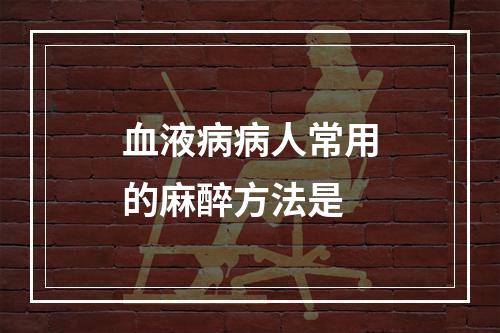 血液病病人常用的麻醉方法是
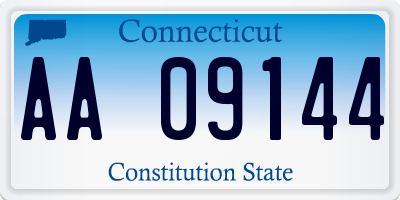 Connecticut

AA 09144

Constitution State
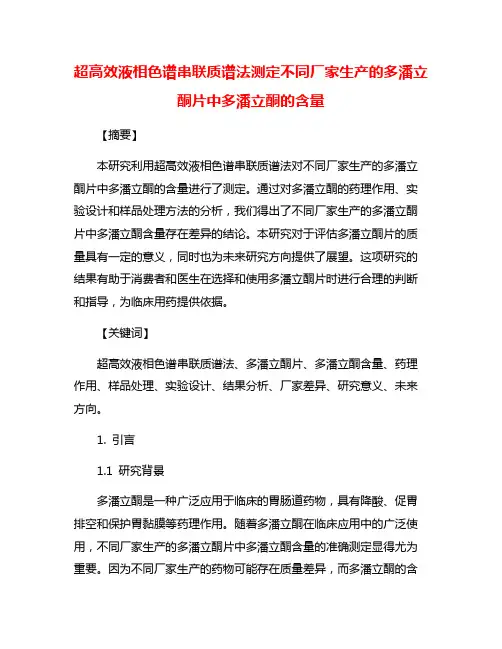 超高效液相色谱串联质谱法测定不同厂家生产的多潘立酮片中多潘立酮的含量

【摘要】

本研究利用超高效液相色谱串联质谱法对不同厂家生产的多潘立酮片中多潘立酮的含量进行了测定。通过对多潘立酮的药理作用、实验设计和样品处理方法的分析，我们得出了不同厂家生产的多潘立酮片中多潘立酮含量存在差异的结论。本研究对于评估多潘立酮片的质量具有一定的意义，同时也为未来研究方向提供了展望。这项研究的结果有助于消费者和医生在选择和使用多潘立酮片时进行合理的判断和指导，为临床用药提供依据。

【关键词】

超高效液相色谱串联质谱法、多潘立酮片、多潘立酮含量、药理作用、样品处理、实验设计、结果分析、厂家差异、研究意义、未来方向。

1. 引言

1.1 研究背景

多潘立酮是一种广泛应用于临床的胃肠道药物，具有降酸、促胃排空和保护胃黏膜等药理作用。随着多潘立酮在临床应用中的广泛使用，不同厂家生产的多潘立酮片中多潘立酮含量的准确测定显得尤为重要。因为不同厂家生产的药物可能存在质量差异，而多潘立酮的含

§ **Task**
Every entry, word for word: repeat it, but skip the images.

§ **Task answer**
 血液病病人常用的麻醉方法是
 Connecticut

AA 09144

Constitution State
 超高效液相色谱串联质谱法测定不同厂家生产的多潘立酮片中多潘立酮的含量

【摘要】

本研究利用超高效液相色谱串联质谱法对不同厂家生产的多潘立酮片中多潘立酮的含量进行了测定。通过对多潘立酮的药理作用、实验设计和样品处理方法的分析，我们得出了不同厂家生产的多潘立酮片中多潘立酮含量存在差异的结论。本研究对于评估多潘立酮片的质量具有一定的意义，同时也为未来研究方向提供了展望。这项研究的结果有助于消费者和医生在选择和使用多潘立酮片时进行合理的判断和指导，为临床用药提供依据。

【关键词】

超高效液相色谱串联质谱法、多潘立酮片、多潘立酮含量、药理作用、样品处理、实验设计、结果分析、厂家差异、研究意义、未来方向。

1. 引言

1.1 研究背景

多潘立酮是一种广泛应用于临床的胃肠道药物，具有降酸、促胃排空和保护胃黏膜等药理作用。随着多潘立酮在临床应用中的广泛使用，不同厂家生产的多潘立酮片中多潘立酮含量的准确测定显得尤为重要。因为不同厂家生产的药物可能存在质量差异，而多潘立酮的含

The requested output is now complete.